▶ _STATED PROBLEM_:
Please identify every line in the records that contains the string "gabled" and copy each one. Case counts.

▶ _Records_:
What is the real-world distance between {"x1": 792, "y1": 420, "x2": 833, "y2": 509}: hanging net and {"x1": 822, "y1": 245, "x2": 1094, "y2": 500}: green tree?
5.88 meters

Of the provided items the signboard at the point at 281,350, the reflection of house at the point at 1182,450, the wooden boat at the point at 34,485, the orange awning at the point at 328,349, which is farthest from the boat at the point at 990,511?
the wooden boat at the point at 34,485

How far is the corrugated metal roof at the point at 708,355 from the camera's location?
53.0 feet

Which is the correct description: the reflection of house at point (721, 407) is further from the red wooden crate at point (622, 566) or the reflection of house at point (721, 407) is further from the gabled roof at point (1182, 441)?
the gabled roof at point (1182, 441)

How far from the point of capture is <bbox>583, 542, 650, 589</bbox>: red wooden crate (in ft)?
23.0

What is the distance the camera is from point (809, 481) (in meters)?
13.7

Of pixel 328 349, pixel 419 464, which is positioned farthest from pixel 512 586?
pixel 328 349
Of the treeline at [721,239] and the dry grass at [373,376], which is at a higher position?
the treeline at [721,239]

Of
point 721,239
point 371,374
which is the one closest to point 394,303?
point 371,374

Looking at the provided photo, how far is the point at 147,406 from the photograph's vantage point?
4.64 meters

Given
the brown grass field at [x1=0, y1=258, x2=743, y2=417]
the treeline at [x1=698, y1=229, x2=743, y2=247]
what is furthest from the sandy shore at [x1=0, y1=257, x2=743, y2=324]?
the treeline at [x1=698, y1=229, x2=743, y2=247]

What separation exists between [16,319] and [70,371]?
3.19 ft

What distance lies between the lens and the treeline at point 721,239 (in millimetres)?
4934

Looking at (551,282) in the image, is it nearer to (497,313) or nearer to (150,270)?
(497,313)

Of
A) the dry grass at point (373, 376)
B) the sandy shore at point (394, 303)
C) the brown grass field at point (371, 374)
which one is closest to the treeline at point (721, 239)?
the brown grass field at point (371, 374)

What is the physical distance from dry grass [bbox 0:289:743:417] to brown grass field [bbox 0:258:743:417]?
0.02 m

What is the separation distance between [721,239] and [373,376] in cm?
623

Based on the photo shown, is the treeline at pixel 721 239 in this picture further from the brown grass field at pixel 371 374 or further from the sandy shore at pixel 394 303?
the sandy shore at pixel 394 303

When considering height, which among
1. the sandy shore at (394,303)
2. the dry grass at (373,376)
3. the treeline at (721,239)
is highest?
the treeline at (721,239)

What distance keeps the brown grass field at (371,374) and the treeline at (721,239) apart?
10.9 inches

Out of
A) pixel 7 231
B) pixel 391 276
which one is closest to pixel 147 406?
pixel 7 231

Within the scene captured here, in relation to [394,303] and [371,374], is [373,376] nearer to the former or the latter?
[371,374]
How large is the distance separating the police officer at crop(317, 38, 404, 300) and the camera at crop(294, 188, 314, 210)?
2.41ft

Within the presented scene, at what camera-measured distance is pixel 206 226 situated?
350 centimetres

▶ _FINAL RESULT_:
Which is the correct description: the reflection of house at point (721, 407) is further from the red wooden crate at point (622, 566) or the reflection of house at point (721, 407) is further from the gabled roof at point (1182, 441)?
the gabled roof at point (1182, 441)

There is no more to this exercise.